• _Ваше задание_:
Ответьте на вопросы по отрывку об Эмиле Гилельсе:
1. Какая миссия, согласно отрывку, выпала Гилельсу?
2. Кому принадлежит афоризм «Стиль — это человек»?
3. Какой вариант перевода этого афоризма назван более точным?

• _Фрагмент текста_:
###

Эмиль Гилельс. За гранью мифа - Григорий Гордон
Шрифт:
Интервал:
Закладка:
Таким образом, именно Гилельсу выпала миссия стать провозвестником нового стиля в исполнительстве. Наряду с некоторыми другими пианистами своего поколения и первым среди них по времени он стал его создателем («имя» этому стилю пока еще не дано).
Необходимо заметить: в истории культуры новые направления и стили не имеют точного числа рождения, поначалу сочетаясь — и, как часто бывает, долго сосуществуя с уже «действующими» течениями, взаимодействуя с ними. Но, в конечном счете, со временем смены художественных ориентиров «обозначаются» и проступают все явственнее, воспринимаясь «на расстоянии» как свершившийся факт.
Было бы смешно представлять дело таким образом — сидит себе Гилельс и раздумывает: дай-ка я буду играть по-другому, не так, как «принято», вот и пойдет от меня летоисчисление нового стиля… Разумеется, нет. Знаменитый афоризм Бюффона «Стиль — это человек» (по-другому — насколько могу судить, более точному переводу: «Стиль — это сам человек») находит здесь свое полнейшее подтверждение.
Эмиль Гилельс — человек нового, другого времени, другого мировосприятия, он нес в себе этот новый стиль, был его воплощением; он слышал свое время, и иначе не мог: так было ему «предписано». Потому и шли «звездные войны» вокруг его имени: от него ждали «похожего», знакомого, устоявшегося, — а он опрокидывал сложившиеся представления, и нелегко было многим — несмотря на убеждающую и, я бы сказал, подавляющую силу его искусства — расстаться со своими представлениями, казавшимися непоколебимыми и «единственно верными». Все новое не всегда ведь «единодушно одобряется». А раз так, то, естественно, «виноват» был Гилельс. Отсюда — позорные, не нахожу другого слова, ошибки и ляпсусы критики, ни в чем не разобравшейся, ничего не понявшей и упорствующей — во всяком случае, долгое время — в своих заблуждениях. Только один пример.

###

• _Извлечённые данные_:
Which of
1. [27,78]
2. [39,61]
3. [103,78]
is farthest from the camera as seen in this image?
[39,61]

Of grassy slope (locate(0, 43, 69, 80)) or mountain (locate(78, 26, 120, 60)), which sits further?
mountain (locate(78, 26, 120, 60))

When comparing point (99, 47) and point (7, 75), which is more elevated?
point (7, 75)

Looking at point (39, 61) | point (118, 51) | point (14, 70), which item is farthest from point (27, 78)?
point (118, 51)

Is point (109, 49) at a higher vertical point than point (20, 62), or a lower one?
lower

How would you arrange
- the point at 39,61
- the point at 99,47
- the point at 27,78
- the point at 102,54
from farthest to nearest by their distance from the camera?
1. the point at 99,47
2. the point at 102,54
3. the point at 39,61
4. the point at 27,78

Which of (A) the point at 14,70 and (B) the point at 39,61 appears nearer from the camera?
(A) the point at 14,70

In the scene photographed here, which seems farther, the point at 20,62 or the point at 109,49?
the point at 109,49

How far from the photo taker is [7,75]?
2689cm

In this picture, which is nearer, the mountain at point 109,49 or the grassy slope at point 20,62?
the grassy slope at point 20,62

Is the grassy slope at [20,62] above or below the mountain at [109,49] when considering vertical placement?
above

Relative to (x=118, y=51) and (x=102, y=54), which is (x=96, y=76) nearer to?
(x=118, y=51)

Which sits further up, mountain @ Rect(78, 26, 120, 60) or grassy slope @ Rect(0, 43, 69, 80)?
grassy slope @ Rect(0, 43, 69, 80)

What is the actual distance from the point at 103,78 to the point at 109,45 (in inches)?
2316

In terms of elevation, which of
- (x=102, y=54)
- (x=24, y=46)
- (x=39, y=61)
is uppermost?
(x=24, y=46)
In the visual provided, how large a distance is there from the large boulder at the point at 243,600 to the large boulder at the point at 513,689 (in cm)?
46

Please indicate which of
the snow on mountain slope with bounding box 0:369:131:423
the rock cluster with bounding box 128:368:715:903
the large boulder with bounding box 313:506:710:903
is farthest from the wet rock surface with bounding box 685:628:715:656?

###

• _Итоговый результат_:
1. Стать провозвестником нового стиля в исполнительстве.
2. Бюффону.
3. «Стиль — это сам человек».